Task 1: Copy the rows about lung segmentation below without any changes.

Article:
+ + + + +
The examples and workflows explained in the following are:
- Ishigami-Homma function (very detailed explanations)
- Oakley-O'Hagan function (compressed explanations)
- RAVEN model with HMETS setup (a real model)
The traditional method was introduced by Morris (1991)[1]. This Sensitivity Analysis (SA) method is also called the Morris method.
As in every SA one needs to sample first some parameter sets. The calling sequence for the modular script is:
python codes/1_create_parameter_sets.py -t 100 -d examples/ishigami-homma/parameters.dat -o examples/ishigami-homma/parameter_sets
It will sample 100 trajectories (option -t) for the three parameters of the Ishigami-Homma function[2]. The three parameters x1, x2, and x3 are uniformly distributed in the interval [-Pi,Pi]. This is specified in the parameters info file (option -d). The sampled trajectories will contain N+1=4 parameter sets each. Hence 400 parameter sets will be sampled. The parameter sets will be stored in files with a specified pattern (option -o). Three files are created: One containing unscaled parameter sets (either uniform between [0,1] or standard Gaussian distributed N[0,1]), the second containing scaled parameter sets that will be used to run the model (here: all parameters ~U[-Pi,Pi]), and one file indicating which parameter was changed between consecutive parameter sets within each trajectory. The parameter information file (option -d) needs to be adjusted to run your own model.
Next, the model needs to be run. The model will be run in total (3+1) × 100 = 400 times. The calling sequence for the modular script is:
python codes/2_run_model_ishigami-homma.py -i examples/ishigami-homma/parameter_sets_1_scaled_para3_M.dat -o examples/ishigami-homma/model_output.pkl
The sampled (scaled) parameter sets are provided (option -i) to the script which will run the model, collects all model outputs in the order of the according parameter sets and stores the model outputs as a dictionary in a binary Pickle file (option -o). This script needs to be adjusted to run the method for your own model.
+ + + + +
Information provided:
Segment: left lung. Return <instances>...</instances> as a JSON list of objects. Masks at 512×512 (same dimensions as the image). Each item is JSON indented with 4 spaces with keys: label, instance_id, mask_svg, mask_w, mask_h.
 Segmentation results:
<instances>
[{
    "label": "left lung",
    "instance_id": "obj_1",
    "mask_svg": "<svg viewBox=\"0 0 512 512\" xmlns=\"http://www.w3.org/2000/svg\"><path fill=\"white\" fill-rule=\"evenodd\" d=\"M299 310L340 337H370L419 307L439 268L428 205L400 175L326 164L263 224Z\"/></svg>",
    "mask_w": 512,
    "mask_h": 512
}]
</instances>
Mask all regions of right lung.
+ + + + +
Task 2: Repeat, word for word, the part of the Morris method text that opens with the words containing "- RAVEN model" and closes with "the Morris method.".

Full solution 1:
Segment: left lung. Return <instances>...</instances> as a JSON list of objects. Masks at 512×512 (same dimensions as the image). Each item is JSON indented with 4 spaces with keys: label, instance_id, mask_svg, mask_w, mask_h.
 Segmentation results:
<instances>
[{
    "label": "left lung",
    "instance_id": "obj_1",
    "mask_svg": "<svg viewBox=\"0 0 512 512\" xmlns=\"http://www.w3.org/2000/svg\"><path fill=\"white\" fill-rule=\"evenodd\" d=\"M299 310L340 337H370L419 307L439 268L428 205L400 175L326 164L263 224Z\"/></svg>",
    "mask_w": 512,
    "mask_h": 512
}]
</instances>
Mask all regions of right lung.

Full solution 2:
- RAVEN model with HMETS setup (a real model)
The traditional method was introduced by Morris (1991)[1]. This Sensitivity Analysis (SA) method is also called the Morris method.